• _Action item A_
Answer these questions using the report on bogus bracelets:
(i) Which bracelet does the report say was the first?
(ii) How much does the report say bracelet sales have raised for the cause?
(iii) What three things are printed on the package of a real bracelet?
• _Action item B_
Transcribe the stretch of the report on bogus bracelets from "These bracelets are" through "bucks for themselves.".
** Passage to read follows **
Hank Investigates: Bogus Bracelets
What's on your wrist?
"My bracelet is for choice," one bracelet supporter said.
Millions are showing their colors.
"This is against racism and for tsunami victims," another supporter said. "To show their support for a good cause."
"I'm wearing this to support cancer research," one bracelet supporter said.
But look at the bracelets we found caught on hidden camera and on the Internet.
These bracelets are not the real deal. They're simply cashing in on causes, siphoning dollars away from legitimate charities.
"Its unconscionable that people would think of it was something they could make money off of," Debroah Forter of the Mass Breast Cancer Coalition, said.
Lance Armstrong’s yellow 'Livestrong' was the first. Its also the most ripped off:
Authentic bracelets that are one dollar each come only from authorized outlets.
"It's important for people who want to support people with cancer that they buy them from an official retailer," Michelle Milford, of the Lance Armstrong Foundation said.
Bracelet sales have raised almost $50 million for the cause. We found unscrupulous retailers using them to make big bucks for themselves.
In online shops real Livestrongs are being resold at massive markups.
What’s more, what we found in local stores were counterfeit, flat out fakes. A real bracelet has Lance Armstrong foundation, the $1 price and Nike swoosh printed on the package, and made in china on the inside. Buy a bogus bracelet and you're wearing a fashionable fraud.
** End of Passage to read **
** Listed records follows **
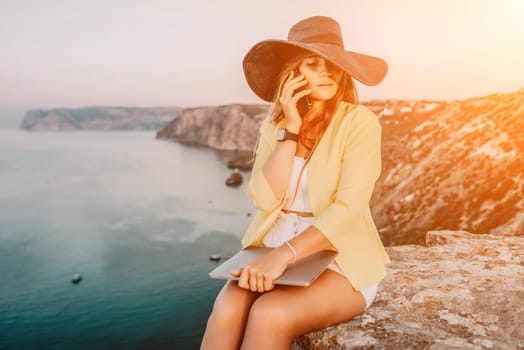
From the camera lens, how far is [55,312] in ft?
116

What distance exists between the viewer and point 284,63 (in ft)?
10.0

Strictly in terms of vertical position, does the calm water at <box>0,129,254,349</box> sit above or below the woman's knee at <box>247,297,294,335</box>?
below

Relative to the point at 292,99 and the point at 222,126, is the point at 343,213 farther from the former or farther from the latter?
the point at 222,126

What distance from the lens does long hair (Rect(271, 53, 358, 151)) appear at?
9.14 ft

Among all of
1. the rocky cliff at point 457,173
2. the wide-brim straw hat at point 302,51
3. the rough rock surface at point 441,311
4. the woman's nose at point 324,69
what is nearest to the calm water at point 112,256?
the rocky cliff at point 457,173

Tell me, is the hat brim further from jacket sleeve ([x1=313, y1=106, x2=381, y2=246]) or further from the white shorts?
the white shorts

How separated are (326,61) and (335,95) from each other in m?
0.23

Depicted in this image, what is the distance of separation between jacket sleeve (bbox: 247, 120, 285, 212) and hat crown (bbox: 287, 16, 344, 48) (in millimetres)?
606

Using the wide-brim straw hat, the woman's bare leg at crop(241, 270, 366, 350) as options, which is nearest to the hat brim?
the wide-brim straw hat

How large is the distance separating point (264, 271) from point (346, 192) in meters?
0.62

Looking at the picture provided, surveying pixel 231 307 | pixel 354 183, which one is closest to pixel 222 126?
pixel 354 183

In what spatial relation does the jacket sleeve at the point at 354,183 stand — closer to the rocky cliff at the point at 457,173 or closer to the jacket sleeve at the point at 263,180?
the jacket sleeve at the point at 263,180

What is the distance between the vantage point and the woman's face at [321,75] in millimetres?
2770

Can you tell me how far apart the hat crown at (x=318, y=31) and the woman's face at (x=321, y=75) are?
114 mm
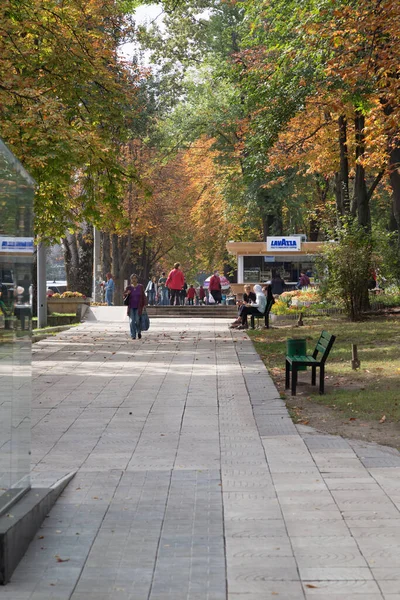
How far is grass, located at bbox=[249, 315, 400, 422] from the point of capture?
39.4ft

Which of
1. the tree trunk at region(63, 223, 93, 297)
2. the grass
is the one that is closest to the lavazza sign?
the tree trunk at region(63, 223, 93, 297)

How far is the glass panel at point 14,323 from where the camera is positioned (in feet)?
18.0

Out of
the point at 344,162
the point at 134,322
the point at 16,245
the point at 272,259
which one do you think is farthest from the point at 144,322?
the point at 272,259

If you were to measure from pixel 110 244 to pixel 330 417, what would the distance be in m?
45.5

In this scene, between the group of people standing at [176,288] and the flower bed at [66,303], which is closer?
the flower bed at [66,303]

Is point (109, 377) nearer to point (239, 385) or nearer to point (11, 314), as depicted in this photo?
point (239, 385)

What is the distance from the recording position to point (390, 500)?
6977 millimetres

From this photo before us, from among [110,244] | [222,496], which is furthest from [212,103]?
[222,496]

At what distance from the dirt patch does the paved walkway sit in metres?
0.25

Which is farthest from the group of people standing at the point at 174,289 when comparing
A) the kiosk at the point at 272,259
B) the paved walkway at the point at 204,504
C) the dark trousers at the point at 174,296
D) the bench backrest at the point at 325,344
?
the paved walkway at the point at 204,504

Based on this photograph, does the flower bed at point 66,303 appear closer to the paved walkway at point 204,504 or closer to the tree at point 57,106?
the tree at point 57,106

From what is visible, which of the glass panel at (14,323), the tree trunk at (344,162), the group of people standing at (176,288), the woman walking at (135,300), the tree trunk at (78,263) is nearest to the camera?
the glass panel at (14,323)

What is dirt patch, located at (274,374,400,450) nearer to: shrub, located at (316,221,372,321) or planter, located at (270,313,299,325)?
shrub, located at (316,221,372,321)

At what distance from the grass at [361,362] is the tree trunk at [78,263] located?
60.0 ft
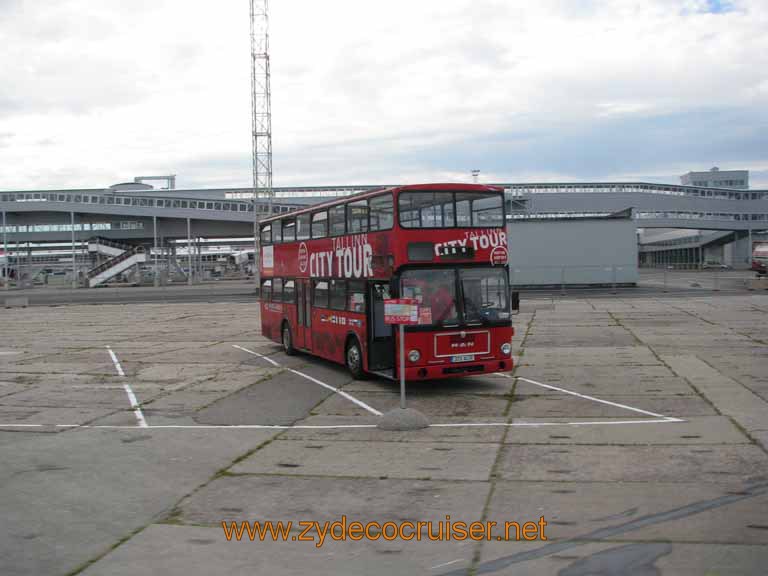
** End of Listed records **
• _Problem solution A_
(i) Lance Armstrong's yellow 'Livestrong' bracelet.
(ii) Almost $50 million.
(iii) The Lance Armstrong Foundation, the $1 price, and the Nike swoosh.

• _Problem solution B_
These bracelets are not the real deal. They're simply cashing in on causes, siphoning dollars away from legitimate charities.
"Its unconscionable that people would think of it was something they could make money off of," Debroah Forter of the Mass Breast Cancer Coalition, said.
Lance Armstrong’s yellow 'Livestrong' was the first. Its also the most ripped off:
Authentic bracelets that are one dollar each come only from authorized outlets.
"It's important for people who want to support people with cancer that they buy them from an official retailer," Michelle Milford, of the Lance Armstrong Foundation said.
Bracelet sales have raised almost $50 million for the cause. We found unscrupulous retailers using them to make big bucks for themselves.